Yeah, I was looking at a couple of controllers this morning. I can live with RAID 0 for how much the RAID controllers cost to get something that supports 6 disks.

My biggiest problems right now are the windows installation and the random crashes.


----------



## Horrux (Sep 19, 2011)

Wired03 said:


> Yeah, I was looking at a couple of controllers this morning. I can live with RAID 0 for how much the RAID controllers cost to get something that supports 6 disks.
> 
> My biggiest problems right now are the windows installation and the random crashes.



I advise against RAID 0 with 6 drives, unless you are OK with losing everything, and often. You are multiplying the error factor hugely by having 6 HDDs in raid zero.

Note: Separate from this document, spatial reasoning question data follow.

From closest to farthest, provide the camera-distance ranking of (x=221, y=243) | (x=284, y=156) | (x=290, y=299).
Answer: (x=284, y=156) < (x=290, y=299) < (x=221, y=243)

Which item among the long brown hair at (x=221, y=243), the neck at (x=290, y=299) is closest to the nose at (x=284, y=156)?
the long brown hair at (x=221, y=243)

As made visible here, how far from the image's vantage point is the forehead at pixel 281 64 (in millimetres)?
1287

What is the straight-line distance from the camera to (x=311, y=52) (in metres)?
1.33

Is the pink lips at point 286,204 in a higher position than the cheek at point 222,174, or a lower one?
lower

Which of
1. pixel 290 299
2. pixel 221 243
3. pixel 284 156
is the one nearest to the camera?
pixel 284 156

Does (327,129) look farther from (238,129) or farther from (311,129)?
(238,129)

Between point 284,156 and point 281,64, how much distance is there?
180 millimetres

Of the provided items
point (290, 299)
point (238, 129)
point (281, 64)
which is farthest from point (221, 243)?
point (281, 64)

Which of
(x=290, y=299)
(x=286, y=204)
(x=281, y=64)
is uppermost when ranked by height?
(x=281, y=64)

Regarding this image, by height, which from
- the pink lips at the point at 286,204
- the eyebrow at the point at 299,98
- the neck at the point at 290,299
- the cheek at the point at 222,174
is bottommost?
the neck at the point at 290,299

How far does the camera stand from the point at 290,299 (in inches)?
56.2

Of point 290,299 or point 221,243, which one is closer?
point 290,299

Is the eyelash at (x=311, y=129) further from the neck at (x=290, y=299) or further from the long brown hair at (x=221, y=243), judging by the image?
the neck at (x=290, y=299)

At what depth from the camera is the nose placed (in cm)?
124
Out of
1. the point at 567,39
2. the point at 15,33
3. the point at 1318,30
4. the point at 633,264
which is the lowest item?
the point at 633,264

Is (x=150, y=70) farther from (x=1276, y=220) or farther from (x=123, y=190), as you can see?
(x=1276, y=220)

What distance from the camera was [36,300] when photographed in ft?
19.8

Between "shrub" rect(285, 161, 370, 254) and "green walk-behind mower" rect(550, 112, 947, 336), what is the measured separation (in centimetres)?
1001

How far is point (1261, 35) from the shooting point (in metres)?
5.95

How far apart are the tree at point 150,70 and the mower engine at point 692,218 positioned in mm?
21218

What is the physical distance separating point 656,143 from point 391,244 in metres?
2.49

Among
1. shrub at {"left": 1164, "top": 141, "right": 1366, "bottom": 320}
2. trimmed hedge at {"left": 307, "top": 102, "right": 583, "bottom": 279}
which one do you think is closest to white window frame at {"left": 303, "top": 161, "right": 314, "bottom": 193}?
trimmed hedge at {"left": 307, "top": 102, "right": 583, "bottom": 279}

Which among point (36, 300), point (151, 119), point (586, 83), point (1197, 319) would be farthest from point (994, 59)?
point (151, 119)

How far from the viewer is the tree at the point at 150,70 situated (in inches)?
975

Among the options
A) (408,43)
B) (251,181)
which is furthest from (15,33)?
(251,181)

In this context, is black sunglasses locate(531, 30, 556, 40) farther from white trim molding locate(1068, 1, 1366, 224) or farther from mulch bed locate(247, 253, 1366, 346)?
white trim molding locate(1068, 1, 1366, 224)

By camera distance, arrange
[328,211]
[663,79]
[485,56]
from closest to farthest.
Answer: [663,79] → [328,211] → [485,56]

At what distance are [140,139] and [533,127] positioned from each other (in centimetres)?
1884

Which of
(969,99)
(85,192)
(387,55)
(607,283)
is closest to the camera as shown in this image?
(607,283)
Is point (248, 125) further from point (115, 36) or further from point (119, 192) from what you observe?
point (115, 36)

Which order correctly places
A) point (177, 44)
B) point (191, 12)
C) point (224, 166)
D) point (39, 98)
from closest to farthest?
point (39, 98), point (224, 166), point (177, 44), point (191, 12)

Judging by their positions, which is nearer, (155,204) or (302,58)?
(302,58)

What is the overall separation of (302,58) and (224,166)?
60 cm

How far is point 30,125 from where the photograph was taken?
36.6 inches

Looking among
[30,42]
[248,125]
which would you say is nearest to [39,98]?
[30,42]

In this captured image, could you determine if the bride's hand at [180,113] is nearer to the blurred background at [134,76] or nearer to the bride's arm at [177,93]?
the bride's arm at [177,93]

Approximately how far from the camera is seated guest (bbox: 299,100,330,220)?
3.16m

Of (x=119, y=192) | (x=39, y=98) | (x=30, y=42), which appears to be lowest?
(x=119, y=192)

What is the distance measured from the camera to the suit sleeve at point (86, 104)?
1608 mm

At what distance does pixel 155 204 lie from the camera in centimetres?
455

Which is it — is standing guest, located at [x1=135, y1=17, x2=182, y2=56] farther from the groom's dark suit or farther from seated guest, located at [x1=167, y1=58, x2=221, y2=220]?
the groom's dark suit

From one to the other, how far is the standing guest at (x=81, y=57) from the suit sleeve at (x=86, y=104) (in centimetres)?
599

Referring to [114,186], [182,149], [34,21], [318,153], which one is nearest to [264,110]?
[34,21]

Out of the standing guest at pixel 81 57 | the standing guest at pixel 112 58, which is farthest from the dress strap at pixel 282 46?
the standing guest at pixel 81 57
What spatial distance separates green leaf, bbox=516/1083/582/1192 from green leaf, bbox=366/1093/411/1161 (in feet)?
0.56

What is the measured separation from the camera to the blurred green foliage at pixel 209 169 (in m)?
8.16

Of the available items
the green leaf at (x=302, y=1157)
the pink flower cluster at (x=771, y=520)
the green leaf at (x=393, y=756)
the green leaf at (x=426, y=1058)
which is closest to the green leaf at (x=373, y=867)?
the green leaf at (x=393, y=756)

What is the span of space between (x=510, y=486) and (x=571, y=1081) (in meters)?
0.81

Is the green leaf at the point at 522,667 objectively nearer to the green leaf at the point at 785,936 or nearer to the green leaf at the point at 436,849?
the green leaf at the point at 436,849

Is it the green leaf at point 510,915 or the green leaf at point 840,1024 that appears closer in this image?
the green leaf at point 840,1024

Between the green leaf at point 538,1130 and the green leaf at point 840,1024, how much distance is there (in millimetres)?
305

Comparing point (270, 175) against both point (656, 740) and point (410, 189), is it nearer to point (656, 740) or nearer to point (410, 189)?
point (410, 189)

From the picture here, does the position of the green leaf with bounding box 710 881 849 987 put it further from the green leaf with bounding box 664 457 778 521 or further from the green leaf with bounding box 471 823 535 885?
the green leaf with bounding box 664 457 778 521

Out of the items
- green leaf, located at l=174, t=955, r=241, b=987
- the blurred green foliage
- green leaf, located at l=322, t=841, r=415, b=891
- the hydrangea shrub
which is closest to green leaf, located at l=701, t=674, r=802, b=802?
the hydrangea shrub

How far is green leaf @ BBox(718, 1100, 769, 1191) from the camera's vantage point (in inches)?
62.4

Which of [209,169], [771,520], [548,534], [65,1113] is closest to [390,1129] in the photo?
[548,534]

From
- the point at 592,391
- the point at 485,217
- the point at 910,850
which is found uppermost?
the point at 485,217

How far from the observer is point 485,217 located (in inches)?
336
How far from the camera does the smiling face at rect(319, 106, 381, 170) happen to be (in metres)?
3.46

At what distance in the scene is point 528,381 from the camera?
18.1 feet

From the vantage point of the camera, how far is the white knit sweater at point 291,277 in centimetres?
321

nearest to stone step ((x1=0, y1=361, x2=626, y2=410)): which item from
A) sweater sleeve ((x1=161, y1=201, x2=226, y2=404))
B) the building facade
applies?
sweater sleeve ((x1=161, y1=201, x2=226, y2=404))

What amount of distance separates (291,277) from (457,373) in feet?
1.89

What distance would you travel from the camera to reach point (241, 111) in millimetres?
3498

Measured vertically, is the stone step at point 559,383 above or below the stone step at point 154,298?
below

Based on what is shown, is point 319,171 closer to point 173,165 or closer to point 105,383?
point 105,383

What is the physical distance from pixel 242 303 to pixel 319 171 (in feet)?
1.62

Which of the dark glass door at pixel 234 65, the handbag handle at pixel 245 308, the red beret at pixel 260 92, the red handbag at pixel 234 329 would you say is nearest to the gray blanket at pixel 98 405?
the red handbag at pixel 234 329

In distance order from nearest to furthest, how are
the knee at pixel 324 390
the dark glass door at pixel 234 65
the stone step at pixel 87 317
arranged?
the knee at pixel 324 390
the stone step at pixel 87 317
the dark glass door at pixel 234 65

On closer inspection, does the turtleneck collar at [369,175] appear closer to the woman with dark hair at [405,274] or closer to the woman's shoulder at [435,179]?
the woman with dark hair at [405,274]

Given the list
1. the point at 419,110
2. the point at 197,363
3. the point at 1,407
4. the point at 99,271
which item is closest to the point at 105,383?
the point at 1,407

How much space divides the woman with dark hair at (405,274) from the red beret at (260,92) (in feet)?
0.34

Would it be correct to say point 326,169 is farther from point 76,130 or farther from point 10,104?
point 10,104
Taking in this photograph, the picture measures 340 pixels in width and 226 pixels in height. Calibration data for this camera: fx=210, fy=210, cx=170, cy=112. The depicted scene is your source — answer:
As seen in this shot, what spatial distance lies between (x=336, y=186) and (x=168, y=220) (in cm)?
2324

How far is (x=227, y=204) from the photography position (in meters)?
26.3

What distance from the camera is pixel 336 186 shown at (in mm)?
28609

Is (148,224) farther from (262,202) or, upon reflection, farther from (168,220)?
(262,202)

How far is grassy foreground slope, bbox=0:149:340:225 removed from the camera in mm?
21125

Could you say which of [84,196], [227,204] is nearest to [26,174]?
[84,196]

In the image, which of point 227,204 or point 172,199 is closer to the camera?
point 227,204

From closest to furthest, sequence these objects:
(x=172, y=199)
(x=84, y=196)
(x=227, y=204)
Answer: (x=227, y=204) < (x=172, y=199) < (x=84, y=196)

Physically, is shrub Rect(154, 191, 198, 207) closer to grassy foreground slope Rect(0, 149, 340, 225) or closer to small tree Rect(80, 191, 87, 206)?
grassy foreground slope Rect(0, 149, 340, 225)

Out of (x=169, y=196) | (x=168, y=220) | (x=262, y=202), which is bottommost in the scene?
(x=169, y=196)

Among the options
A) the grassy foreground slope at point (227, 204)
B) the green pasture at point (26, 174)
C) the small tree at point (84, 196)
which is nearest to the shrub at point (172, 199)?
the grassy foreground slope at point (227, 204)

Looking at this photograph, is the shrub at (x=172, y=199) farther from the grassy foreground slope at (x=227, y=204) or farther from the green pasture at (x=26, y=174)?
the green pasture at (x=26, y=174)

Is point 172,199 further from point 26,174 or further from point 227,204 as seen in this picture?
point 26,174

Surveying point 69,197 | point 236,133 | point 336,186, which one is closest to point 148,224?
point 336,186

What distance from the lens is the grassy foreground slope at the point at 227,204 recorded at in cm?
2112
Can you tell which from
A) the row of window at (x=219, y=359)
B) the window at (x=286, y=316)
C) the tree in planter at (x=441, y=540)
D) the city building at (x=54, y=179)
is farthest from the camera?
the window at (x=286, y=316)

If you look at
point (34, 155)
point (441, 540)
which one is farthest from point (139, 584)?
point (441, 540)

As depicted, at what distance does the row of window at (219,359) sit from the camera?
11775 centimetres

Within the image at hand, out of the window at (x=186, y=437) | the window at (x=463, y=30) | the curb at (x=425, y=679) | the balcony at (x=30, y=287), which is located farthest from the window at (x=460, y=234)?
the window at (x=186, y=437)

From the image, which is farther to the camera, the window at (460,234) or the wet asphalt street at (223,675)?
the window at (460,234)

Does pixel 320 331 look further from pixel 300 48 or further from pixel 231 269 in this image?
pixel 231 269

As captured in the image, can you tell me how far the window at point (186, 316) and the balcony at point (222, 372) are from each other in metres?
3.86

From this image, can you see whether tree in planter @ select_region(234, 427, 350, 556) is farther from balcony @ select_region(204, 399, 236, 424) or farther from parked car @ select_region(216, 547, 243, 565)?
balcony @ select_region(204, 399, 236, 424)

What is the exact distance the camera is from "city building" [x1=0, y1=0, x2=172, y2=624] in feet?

How about RAID 10 with 4 HDDs, 2 x 1TB jbod, and if you want to boot quick, an SSD?


----------



## Wired03 (Sep 19, 2011)

I have tried that setup as the RAID 10 gives 2 TB's of space and allows windows to be installed; however, I was having problems with crashes.


```
RAID 10 (4 Disk - 2 TB)
C: System   400GB
D: Data       1.6TB

RAID 1 (2Disk - 1 TB)
E: Backups   1TB
```


Using simple math, not counting the sector conversions. With the RAID 10, I was able to reach speeds of 300~. These HDD's are getting around 150 each. The system is for Games. I wanted a system that had both space and speed without spending a ton of money on SSDs. Now that I think about it, RAID 0 would do just fine as I also have a USB HDD. I can also do this if I can get windows installed.


```
RAID 0 (4 Disks - 4 TB)
C: System    400GB
D: Data        3.6TB

RAID 1 (2 Disks - 1 TB)
E: Backup     1TB
```

and then reach speeds of around 600~ and use the backup disk as a windows backup drive. That way if something happens to the RAID 0, I can just rebuild from the RAID 1.


----------



## repman244 (Sep 19, 2011)

I would go for the 4 drives in RAID 0 since you have everything backed-up.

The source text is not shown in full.